### Task objective
From the Behçet's disease abstract below, output the part that runs from "NF-κB protects Behçet's" up to and including "of antiapoptotic factors.", copied word for word.

─── Passage provided ───

NF-κB protects Behçet's disease T cells against CD95-induced apoptosis up-regulating antiapoptotic proteins

Authors


Abstract

Objective

To determine whether prolongation of the inflammatory reaction in patients with Behçet's disease (BD) is related to apoptosis resistance and is associated with the up-regulation of antiapoptotic factors.

Methods

The percentage of cell death was evaluated by flow cytometry in peripheral blood mononuclear cells from 35 patients with BD and 30 healthy volunteers. The expression levels of antiapoptotic factors and NF-κB regulatory proteins were measured using Western blotting and immunohistochemical analyses. To down-regulate NF-κB nuclear translocation, BD T lymphocytes were exposed in vitro to thalidomide and subjected to transfection with NF-κB small interfering RNA.

─── Provided data ───

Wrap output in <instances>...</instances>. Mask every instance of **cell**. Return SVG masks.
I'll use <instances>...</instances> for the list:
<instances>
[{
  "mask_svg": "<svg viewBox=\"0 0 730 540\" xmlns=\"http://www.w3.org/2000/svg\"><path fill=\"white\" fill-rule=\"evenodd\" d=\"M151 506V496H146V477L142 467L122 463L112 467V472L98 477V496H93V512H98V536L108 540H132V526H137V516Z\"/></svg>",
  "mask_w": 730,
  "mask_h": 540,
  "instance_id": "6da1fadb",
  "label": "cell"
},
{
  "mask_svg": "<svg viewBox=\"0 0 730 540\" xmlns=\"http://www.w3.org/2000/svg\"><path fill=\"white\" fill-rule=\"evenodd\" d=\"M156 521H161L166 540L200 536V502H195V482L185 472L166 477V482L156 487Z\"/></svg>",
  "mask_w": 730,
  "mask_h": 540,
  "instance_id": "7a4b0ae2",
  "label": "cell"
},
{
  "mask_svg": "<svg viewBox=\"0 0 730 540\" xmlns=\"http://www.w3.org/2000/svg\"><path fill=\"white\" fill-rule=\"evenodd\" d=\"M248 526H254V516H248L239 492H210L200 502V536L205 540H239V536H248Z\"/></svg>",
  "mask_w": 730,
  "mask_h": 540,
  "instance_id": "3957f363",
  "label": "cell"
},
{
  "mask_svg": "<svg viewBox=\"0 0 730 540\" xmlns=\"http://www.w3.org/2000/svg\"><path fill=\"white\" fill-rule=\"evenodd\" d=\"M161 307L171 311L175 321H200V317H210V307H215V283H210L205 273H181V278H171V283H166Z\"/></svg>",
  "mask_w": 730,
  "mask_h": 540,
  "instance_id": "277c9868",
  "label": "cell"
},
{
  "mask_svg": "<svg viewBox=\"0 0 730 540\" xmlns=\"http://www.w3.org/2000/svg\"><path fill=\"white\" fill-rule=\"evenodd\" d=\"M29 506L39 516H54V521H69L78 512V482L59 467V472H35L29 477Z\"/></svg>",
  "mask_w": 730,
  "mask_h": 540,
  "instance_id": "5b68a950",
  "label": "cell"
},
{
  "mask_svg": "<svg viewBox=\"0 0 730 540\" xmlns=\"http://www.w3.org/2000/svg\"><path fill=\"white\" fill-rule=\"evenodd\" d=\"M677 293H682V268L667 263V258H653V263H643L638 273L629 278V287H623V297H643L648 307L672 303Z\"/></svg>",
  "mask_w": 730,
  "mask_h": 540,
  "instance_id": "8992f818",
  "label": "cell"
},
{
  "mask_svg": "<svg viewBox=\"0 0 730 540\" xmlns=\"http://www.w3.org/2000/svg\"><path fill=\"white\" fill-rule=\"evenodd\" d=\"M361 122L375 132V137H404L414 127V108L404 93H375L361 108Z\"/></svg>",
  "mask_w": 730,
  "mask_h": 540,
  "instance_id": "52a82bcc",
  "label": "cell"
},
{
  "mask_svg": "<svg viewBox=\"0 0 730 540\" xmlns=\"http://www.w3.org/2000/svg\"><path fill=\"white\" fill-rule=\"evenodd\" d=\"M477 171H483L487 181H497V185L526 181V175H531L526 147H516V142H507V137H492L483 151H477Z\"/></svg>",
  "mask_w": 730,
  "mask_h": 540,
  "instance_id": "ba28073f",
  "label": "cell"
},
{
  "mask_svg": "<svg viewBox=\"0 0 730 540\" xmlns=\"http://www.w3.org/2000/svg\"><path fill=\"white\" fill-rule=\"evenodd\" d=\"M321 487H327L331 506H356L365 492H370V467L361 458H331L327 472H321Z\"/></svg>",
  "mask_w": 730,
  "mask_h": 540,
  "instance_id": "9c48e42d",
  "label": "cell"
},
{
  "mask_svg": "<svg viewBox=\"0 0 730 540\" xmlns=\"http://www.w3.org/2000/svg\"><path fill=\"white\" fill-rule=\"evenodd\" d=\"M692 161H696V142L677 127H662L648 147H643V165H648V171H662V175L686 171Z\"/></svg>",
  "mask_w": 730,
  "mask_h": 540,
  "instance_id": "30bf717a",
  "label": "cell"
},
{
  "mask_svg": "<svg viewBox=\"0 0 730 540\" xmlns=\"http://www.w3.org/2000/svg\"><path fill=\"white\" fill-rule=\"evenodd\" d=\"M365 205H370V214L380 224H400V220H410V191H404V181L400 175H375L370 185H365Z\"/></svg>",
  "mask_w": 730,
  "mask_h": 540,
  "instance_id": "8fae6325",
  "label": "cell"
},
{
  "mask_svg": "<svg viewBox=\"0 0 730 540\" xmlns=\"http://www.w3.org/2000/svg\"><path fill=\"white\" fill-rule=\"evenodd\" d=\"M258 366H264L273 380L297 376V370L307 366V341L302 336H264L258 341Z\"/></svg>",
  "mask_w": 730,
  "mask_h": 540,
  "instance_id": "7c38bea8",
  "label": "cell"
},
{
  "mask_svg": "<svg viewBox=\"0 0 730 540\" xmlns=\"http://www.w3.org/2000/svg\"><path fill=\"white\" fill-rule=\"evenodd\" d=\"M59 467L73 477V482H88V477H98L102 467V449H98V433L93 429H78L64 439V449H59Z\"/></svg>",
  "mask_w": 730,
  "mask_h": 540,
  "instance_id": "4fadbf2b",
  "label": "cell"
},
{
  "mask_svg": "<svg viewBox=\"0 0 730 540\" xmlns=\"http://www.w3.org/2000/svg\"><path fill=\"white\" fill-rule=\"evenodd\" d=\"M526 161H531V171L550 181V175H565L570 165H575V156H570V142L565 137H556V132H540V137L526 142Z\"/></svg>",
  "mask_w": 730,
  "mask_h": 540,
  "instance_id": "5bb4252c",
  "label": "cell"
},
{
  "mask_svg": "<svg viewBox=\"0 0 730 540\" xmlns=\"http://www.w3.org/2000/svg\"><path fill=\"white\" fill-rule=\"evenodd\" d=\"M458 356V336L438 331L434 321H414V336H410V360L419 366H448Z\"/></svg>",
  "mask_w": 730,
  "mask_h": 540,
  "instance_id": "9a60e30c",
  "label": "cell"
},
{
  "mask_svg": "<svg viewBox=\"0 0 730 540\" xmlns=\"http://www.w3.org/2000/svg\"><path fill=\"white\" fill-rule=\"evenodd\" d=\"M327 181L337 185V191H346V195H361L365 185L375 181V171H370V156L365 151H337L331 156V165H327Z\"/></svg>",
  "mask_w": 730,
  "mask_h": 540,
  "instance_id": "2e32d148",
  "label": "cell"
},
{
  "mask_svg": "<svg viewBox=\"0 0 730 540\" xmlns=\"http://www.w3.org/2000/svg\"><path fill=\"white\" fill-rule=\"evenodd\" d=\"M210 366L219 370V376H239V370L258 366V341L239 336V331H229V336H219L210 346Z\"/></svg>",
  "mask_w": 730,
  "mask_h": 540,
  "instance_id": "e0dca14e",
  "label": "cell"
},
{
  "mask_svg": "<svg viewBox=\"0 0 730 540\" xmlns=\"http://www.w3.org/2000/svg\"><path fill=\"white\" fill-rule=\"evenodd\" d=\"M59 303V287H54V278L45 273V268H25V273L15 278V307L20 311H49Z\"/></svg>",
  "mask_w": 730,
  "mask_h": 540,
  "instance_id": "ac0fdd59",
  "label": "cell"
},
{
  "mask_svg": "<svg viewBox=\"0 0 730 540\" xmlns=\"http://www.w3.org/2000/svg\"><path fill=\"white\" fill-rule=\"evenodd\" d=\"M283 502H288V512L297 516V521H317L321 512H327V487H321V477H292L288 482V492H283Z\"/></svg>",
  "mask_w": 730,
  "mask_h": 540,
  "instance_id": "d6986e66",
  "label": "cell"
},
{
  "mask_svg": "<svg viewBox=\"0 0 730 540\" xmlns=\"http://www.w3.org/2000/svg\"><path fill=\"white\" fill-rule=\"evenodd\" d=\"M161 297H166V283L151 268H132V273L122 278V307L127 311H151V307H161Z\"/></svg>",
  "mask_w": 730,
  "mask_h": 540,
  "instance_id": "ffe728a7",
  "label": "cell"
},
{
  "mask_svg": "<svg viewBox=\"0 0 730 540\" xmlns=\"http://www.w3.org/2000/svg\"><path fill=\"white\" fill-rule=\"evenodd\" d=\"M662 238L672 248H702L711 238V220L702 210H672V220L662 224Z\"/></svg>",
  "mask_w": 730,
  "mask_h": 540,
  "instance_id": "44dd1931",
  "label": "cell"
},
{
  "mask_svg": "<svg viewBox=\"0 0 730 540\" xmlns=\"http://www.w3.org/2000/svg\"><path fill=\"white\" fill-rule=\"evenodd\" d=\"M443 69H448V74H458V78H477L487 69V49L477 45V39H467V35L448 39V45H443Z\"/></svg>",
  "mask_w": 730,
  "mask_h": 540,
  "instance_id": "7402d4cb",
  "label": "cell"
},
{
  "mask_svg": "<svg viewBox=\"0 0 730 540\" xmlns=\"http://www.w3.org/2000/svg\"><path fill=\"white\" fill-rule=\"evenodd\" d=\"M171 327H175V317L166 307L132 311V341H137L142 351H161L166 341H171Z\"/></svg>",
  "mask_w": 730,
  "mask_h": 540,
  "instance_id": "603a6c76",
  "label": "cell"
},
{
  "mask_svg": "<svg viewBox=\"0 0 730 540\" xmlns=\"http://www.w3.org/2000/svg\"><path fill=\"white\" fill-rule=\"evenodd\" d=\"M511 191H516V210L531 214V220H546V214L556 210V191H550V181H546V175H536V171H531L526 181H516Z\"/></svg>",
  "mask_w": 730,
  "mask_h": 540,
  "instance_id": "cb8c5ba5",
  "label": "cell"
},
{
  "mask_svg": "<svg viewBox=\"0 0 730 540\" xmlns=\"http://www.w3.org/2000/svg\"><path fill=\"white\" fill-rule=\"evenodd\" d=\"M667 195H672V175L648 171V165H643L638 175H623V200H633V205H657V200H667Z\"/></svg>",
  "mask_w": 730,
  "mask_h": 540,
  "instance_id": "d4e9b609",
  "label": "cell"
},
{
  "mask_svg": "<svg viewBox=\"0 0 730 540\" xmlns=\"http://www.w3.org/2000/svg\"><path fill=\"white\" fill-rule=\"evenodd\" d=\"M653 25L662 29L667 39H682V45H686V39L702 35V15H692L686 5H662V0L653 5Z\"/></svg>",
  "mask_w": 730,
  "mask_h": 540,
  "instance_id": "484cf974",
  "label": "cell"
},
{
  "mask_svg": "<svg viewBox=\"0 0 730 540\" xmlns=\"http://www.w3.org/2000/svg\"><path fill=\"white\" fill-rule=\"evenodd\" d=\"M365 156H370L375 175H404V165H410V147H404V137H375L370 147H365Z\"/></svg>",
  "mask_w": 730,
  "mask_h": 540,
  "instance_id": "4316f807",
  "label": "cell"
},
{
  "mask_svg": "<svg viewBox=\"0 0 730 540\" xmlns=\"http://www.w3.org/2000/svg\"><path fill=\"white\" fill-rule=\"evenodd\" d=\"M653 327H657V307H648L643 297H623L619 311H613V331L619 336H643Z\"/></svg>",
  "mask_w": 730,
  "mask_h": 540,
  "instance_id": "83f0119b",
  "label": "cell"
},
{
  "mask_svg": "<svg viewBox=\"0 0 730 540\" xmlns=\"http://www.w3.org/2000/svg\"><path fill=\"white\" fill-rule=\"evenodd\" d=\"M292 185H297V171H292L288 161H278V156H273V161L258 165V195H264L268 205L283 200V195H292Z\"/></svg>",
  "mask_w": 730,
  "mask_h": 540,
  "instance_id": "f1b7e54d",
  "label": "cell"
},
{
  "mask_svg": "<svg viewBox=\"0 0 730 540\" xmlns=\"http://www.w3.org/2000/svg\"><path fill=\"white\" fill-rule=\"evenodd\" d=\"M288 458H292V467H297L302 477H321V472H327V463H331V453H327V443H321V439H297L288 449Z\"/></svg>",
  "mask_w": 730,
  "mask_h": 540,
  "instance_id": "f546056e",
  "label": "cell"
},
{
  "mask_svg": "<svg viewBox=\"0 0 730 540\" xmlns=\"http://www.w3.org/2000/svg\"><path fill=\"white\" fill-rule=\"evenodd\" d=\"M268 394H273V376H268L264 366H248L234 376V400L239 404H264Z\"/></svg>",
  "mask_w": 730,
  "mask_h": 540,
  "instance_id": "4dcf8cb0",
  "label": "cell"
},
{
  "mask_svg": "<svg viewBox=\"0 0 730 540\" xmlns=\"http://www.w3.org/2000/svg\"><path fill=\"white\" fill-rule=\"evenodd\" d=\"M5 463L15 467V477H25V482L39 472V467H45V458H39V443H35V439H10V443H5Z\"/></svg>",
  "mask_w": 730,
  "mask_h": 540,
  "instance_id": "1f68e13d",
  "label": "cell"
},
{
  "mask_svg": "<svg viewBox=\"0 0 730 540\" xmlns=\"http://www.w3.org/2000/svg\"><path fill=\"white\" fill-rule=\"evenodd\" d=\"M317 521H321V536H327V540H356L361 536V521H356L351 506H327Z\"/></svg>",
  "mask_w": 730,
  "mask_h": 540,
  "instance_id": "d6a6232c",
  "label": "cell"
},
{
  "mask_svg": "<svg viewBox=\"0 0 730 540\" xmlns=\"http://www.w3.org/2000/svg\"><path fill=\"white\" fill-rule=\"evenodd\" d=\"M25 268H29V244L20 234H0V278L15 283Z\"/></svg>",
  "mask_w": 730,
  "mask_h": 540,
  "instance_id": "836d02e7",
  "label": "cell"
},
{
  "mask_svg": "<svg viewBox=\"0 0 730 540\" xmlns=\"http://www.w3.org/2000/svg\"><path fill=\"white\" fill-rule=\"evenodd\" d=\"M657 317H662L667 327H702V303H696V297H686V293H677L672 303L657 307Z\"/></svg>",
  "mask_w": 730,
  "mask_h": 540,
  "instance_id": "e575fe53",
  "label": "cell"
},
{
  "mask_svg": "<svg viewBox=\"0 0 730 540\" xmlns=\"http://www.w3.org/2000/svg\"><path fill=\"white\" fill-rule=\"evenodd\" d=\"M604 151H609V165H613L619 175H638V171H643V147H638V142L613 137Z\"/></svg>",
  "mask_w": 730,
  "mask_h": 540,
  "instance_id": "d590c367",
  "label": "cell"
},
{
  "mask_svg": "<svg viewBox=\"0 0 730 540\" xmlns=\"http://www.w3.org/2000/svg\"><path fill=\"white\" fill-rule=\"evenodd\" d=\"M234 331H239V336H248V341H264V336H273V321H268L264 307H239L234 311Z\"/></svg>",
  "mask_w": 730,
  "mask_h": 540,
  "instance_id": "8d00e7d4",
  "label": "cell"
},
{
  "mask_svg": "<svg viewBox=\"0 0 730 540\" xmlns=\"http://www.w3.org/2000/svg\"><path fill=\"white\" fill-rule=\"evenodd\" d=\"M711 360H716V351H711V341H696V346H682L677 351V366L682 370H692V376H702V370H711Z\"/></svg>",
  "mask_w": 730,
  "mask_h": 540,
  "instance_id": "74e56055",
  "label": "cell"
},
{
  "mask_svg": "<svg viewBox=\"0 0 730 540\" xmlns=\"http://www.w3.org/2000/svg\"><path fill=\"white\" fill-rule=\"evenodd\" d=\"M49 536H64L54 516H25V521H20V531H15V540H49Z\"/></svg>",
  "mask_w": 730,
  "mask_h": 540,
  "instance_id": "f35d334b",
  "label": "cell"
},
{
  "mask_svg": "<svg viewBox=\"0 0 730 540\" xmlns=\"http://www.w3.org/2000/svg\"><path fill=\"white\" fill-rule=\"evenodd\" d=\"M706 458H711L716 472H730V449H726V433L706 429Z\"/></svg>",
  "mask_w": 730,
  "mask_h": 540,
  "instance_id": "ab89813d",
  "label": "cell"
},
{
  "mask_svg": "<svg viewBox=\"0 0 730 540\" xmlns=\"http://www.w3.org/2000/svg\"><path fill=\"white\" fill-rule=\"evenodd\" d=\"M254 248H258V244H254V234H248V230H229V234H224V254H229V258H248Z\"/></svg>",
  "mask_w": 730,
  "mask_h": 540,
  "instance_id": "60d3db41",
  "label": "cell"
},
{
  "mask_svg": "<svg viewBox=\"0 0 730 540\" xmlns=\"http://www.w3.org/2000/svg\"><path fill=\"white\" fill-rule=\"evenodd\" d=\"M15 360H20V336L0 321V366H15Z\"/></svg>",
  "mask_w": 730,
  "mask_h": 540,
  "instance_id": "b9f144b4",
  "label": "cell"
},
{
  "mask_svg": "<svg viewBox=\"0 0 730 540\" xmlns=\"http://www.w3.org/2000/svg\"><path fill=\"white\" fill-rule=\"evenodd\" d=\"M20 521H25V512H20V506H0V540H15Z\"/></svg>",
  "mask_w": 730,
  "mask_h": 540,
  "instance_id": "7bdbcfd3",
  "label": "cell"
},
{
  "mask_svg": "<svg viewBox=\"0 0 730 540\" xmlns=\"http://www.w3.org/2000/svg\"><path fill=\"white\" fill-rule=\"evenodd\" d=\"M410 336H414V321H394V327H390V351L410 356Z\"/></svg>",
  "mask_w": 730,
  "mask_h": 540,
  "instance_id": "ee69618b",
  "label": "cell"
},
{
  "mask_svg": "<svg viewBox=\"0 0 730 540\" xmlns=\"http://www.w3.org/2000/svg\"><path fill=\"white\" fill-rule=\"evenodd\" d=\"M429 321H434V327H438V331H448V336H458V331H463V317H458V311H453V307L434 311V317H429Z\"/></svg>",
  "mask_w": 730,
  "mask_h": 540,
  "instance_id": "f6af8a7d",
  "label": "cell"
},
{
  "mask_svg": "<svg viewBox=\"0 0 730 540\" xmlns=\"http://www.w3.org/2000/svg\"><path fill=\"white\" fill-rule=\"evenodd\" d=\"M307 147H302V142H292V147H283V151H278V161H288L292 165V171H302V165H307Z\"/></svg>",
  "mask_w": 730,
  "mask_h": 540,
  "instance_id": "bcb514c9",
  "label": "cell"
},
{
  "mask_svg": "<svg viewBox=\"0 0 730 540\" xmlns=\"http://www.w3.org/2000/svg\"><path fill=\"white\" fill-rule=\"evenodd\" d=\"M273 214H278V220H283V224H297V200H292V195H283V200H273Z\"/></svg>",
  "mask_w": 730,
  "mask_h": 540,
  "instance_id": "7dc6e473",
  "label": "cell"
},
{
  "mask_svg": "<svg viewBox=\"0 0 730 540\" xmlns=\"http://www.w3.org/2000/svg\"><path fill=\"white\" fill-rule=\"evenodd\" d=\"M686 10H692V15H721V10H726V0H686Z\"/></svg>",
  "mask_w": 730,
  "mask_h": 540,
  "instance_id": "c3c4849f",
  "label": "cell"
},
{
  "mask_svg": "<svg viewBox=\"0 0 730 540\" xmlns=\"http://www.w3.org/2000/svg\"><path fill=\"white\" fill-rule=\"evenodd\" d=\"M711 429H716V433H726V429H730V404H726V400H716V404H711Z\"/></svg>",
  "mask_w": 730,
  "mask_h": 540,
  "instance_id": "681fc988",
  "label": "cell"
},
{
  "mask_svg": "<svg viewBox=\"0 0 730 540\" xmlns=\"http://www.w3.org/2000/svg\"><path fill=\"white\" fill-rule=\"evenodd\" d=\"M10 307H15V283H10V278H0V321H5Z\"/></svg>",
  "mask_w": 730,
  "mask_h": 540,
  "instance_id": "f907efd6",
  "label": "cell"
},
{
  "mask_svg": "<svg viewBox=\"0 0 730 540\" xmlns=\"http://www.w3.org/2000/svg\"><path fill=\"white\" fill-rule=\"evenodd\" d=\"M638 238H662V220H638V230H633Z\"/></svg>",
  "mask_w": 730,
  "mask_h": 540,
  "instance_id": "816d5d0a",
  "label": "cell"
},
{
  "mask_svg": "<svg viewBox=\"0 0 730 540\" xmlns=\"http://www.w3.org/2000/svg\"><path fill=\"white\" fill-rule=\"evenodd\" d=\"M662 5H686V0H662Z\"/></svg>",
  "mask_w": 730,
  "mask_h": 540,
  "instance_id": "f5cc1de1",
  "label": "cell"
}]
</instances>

───

### Response to this exercise
NF-κB protects Behçet's disease T cells against CD95-induced apoptosis up-regulating antiapoptotic proteins

Authors


Abstract

Objective

To determine whether prolongation of the inflammatory reaction in patients with Behçet's disease (BD) is related to apoptosis resistance and is associated with the up-regulation of antiapoptotic factors.